'''
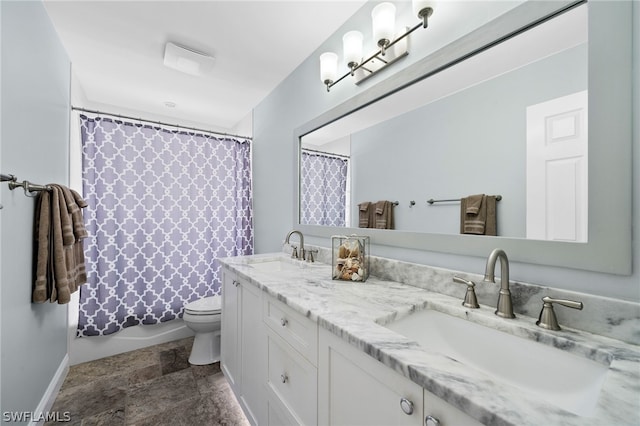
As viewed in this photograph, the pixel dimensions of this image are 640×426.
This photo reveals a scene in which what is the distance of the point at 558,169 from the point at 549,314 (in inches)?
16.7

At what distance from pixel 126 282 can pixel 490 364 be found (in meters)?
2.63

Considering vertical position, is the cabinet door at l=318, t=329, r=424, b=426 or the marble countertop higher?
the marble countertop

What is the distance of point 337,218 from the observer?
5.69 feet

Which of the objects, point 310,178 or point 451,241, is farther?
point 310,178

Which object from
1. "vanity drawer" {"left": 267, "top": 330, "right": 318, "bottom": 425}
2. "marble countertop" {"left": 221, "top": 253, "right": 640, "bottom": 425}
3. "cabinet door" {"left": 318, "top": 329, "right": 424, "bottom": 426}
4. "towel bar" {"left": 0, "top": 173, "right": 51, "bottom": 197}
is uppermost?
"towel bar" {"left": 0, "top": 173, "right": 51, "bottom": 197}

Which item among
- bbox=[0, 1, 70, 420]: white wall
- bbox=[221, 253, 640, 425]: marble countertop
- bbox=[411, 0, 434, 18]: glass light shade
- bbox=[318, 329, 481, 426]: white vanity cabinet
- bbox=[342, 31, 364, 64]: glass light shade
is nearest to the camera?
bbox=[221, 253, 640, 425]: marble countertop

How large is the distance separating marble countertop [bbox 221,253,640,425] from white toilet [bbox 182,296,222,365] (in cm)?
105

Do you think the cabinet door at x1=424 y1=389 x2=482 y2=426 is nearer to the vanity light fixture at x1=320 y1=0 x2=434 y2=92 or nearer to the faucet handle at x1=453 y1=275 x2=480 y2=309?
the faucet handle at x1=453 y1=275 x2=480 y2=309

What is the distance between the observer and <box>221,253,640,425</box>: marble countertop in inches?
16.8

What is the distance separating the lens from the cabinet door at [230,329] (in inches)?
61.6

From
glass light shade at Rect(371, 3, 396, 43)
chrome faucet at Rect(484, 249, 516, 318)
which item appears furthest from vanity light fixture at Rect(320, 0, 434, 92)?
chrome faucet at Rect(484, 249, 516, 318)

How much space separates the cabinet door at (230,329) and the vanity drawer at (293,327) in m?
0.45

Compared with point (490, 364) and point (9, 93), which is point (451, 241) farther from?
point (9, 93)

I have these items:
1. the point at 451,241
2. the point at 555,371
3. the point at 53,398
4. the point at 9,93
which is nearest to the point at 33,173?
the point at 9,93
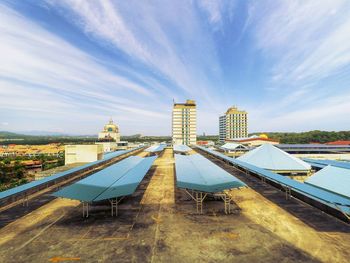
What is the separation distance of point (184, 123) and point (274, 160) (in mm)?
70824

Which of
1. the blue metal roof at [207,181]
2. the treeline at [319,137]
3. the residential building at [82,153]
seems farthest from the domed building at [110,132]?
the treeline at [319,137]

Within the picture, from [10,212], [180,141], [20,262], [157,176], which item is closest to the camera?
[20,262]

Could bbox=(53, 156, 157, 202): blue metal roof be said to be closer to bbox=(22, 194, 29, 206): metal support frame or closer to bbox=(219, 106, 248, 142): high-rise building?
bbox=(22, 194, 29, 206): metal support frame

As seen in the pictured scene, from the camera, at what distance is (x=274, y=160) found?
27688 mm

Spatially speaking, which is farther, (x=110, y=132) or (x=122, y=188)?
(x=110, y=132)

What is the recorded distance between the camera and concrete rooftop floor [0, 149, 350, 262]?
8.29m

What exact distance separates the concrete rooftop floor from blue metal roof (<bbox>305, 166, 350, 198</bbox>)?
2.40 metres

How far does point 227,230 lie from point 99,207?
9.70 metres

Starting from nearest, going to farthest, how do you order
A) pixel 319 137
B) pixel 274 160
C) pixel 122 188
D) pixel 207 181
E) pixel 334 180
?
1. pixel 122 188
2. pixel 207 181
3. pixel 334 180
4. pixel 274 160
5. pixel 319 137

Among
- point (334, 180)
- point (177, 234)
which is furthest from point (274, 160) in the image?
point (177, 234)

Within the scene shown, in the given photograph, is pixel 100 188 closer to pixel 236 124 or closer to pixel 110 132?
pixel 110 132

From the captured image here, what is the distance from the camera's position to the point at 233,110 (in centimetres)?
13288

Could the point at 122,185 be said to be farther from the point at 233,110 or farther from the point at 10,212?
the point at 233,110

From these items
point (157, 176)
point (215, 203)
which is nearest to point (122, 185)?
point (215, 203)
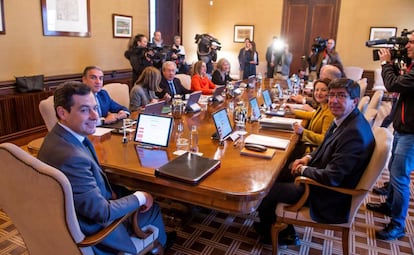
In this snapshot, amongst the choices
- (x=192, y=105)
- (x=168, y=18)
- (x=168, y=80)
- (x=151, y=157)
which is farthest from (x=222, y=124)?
'''
'''
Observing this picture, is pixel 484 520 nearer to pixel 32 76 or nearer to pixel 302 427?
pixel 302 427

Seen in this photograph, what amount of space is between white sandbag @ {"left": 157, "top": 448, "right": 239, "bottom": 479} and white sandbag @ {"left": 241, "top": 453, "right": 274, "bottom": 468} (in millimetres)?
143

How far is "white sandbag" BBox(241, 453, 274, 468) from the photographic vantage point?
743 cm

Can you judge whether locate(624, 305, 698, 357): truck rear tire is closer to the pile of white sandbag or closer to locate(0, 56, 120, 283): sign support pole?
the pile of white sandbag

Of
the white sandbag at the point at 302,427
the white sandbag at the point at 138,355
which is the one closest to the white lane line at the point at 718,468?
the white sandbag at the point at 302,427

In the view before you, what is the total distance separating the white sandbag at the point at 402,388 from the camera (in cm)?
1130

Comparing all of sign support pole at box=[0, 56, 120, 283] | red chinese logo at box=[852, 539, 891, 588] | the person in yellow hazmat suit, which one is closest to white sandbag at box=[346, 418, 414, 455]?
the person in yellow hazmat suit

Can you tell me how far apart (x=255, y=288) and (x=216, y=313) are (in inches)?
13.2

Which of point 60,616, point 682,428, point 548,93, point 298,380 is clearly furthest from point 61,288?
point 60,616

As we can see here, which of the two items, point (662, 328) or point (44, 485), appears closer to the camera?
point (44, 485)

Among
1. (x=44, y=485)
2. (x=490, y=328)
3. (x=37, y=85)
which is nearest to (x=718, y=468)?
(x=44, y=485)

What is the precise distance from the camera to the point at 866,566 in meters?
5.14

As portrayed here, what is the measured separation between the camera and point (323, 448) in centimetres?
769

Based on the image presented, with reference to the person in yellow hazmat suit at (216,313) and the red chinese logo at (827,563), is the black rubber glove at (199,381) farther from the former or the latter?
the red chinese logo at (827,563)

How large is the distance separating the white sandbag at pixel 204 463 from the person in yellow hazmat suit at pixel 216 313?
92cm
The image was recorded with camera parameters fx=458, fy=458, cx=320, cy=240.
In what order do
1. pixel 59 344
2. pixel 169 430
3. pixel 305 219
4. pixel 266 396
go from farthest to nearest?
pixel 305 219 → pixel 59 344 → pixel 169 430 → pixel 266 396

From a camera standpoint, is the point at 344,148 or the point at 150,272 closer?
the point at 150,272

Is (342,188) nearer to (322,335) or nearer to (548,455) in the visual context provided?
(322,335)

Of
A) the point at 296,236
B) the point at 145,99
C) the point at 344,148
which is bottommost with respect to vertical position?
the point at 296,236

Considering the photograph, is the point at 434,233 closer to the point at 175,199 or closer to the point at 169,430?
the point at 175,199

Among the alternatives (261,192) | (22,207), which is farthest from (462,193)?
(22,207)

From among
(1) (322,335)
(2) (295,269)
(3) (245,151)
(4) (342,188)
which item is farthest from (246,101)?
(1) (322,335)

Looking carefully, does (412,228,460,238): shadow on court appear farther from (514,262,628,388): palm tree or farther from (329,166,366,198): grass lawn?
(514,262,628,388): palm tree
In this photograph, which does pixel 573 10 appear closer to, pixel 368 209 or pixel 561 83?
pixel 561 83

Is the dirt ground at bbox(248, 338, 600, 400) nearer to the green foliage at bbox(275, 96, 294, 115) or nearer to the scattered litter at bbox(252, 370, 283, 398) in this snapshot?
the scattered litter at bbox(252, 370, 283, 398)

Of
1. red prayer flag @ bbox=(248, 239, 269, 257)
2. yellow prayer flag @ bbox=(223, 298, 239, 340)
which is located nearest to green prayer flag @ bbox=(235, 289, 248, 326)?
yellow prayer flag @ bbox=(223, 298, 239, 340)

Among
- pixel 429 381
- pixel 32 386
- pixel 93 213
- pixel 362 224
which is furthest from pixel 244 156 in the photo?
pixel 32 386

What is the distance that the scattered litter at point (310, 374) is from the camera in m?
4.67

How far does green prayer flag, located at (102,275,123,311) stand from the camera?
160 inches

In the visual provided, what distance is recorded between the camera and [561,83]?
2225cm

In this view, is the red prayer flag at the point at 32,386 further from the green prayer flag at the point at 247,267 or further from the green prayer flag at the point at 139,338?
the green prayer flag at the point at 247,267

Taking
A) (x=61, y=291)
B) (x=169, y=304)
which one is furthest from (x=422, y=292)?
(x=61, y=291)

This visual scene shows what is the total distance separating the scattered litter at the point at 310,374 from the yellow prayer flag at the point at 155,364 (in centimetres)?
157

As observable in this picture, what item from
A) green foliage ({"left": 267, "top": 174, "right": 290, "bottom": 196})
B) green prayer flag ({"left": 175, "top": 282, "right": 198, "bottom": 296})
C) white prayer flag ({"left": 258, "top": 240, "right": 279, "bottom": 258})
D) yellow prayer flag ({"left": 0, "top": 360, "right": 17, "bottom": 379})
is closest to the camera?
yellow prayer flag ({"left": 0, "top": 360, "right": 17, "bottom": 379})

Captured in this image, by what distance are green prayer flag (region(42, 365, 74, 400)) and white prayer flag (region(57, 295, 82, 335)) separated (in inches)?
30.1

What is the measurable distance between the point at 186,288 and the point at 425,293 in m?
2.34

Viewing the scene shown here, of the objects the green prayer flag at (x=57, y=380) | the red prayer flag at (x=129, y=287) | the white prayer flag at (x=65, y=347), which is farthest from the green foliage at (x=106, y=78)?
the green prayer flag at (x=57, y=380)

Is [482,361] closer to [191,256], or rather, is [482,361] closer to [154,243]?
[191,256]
'''
▸ What you are asked to do
Locate each line in the records above that contains the word "provided", and copy those lines out in full.

▸ Task output
Is (342,188) nearer to (322,335) or nearer to (548,455) in the visual context provided?
In the visual provided, what distance is recorded between the camera and [561,83]?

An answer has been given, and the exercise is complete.